Question

If \( f(x) = |x| + |x - 1| \), then which of the following is correct?

• A. \( f(x) \) is both continuous and differentiable, at \( x = 0 \) and \( x = 1 \)
• B. \( f(x) \) is differentiable but not continuous, at \( x = 0 \) and \( x = 1 \)
• C. \( f(x) \) is continuous but not differentiable, at \( x = 0 \) and \( x = 1 \)
• D. \( f(x) \) is neither continuous nor differentiable, at \( x = 0 \) and \( x = 1 \)

Hint:

Check for points where the function has a change in direction, such as at \( x = 0 \) and \( x = 1 \), which typically leads to discontinuity or non-differentiability.

Answer 1

The Correct Option is C

The function \( f(x) = |x| + |x - 1| \) is defined using absolute values.

Case-wise analysis:

• For \( x \geq 1 \): \( f(x) = x + (x - 1) = 2x - 1 \).
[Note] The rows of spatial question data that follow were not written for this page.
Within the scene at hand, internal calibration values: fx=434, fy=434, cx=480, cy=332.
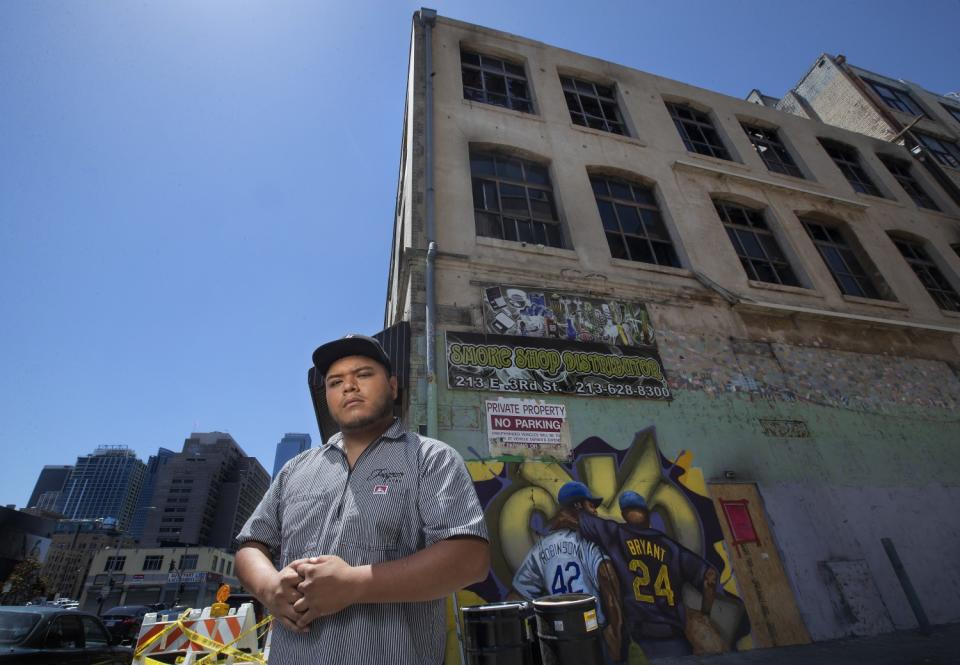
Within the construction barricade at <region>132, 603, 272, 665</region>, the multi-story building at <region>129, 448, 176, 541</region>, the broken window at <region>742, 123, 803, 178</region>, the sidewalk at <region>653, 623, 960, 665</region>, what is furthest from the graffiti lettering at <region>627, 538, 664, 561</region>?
the multi-story building at <region>129, 448, 176, 541</region>

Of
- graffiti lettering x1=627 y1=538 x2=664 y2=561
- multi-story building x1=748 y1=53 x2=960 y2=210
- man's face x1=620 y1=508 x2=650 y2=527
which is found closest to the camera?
graffiti lettering x1=627 y1=538 x2=664 y2=561

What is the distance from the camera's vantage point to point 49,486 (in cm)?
18412

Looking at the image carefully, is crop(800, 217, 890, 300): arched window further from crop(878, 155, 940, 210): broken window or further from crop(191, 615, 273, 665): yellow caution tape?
crop(191, 615, 273, 665): yellow caution tape

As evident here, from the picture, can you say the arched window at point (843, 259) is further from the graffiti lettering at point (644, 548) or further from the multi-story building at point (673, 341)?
the graffiti lettering at point (644, 548)

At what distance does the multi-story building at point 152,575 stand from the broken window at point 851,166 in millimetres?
75173

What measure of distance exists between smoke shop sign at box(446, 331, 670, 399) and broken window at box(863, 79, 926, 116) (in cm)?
2100

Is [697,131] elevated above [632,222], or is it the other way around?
[697,131]

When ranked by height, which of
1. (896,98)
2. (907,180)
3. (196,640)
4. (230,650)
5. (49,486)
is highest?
(49,486)

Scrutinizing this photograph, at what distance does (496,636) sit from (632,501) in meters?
3.62

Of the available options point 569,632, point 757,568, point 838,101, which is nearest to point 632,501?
point 757,568

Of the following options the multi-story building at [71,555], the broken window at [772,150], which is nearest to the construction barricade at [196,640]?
the broken window at [772,150]

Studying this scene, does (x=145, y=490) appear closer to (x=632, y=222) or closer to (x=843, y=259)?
(x=632, y=222)

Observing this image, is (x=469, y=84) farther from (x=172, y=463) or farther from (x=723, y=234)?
(x=172, y=463)

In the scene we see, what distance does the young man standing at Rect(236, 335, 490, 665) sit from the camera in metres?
1.40
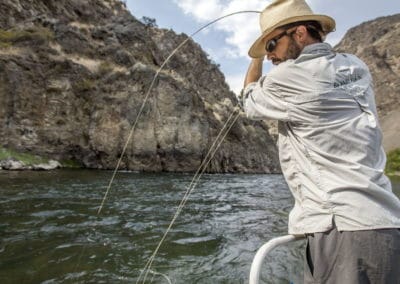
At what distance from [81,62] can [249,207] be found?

This expression is continuous and differentiable.
• For \( 0 \leq x < 1 \): \( f(x) = x + (1 - x) = 1 \). This expression is continuous but not differentiable at the boundary points.
• For \( x < 0 \): \( f(x) = -x + (1 - x) = 1 - 2x \). This expression is continuous and differentiable.

Conclusion:
The function \( f(x) \) is continuous everywhere but not differentiable at \( x = 0 \) and \( x = 1 \).